__Texto original__:
No elevador do filho de Deus de Elisa Lucinda( PAS UnB - 3 etapa)
"A gente tem que morrer tantas vezes durante a vida
Que eu já tô ficando craque em ressurreição.
Bobeou eu tô morrendo
Na minha extrema pulsão
Na minha extrema-unção
Na minha extrema menção
de acordar viva todo dia
Há dores que sinceramente eu não resolvo
sinceramente sucumbo
Há nós que não dissolvo
e me torno moribundo de doer daquele corte
do haver sangramento e forte
que vem no mesmo malote das coisas queridas
Vem dentro dos amores
dentro das perdas de coisas antes possuídas
dentro das alegrias havidas
Há porradas que não tem saída
há um monte de "não era isso que eu queria"
Outro dia, acabei de morrer
depois de uma crise sobre o existencialismo
3º mundo, ideologia e inflação...

__Dados extraídos__:
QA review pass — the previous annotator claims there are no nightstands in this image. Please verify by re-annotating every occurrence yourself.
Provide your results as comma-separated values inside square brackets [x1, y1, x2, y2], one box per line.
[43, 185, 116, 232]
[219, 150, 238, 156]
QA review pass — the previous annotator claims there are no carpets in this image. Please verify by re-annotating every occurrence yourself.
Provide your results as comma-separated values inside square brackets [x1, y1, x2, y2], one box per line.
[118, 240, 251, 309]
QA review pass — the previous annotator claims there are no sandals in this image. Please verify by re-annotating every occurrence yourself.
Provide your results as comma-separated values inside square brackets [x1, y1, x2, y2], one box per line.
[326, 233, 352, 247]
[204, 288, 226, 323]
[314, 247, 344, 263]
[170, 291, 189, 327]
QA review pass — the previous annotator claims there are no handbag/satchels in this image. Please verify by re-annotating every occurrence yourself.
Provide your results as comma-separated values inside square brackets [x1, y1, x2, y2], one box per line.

__Tarefa__:
Continue o poema de Elisa Lucinda a partir do verso "3º mundo, ideologia e inflação...". Os dados não são necessários aqui.

__Resposta__:
E quando penso que não
me vejo ressurgida no banheiro
feito punheteiro de chuveiro
Sem cor, sem fala
nem informática nem cabala
eu era uma espécie de Lázara
poeta ressucitada
passaporte sem mala
com destino de nada!
A gente tem que morrer tantas vezes durante a vida
ensaiar mil vezes a séria despedida
a morte real do gastamento do corpo
a coisa mal resolvida
daquela morte florida
cheia de pêsames nos ombros dos parentes chorosos
cheio do sorriso culpado dos inimigos invejosos
que já to ficando especialista em renascimento
Hoje, praticamente, eu morro quando quero:
às vezes só porque não foi um bom desfecho
ou porque eu não concordo
Ou uma bela puxada no tapete
ou porque eu mesma me enrolo
Não dá outra: tiro o chinelo...
E dou uma morrida!
Não atendo telefone, campainha...
Fico aí camisolenta em estado de éter
nem zangada, nem histérica, nem puta da vida!
Tô nocauteada, tô morrida!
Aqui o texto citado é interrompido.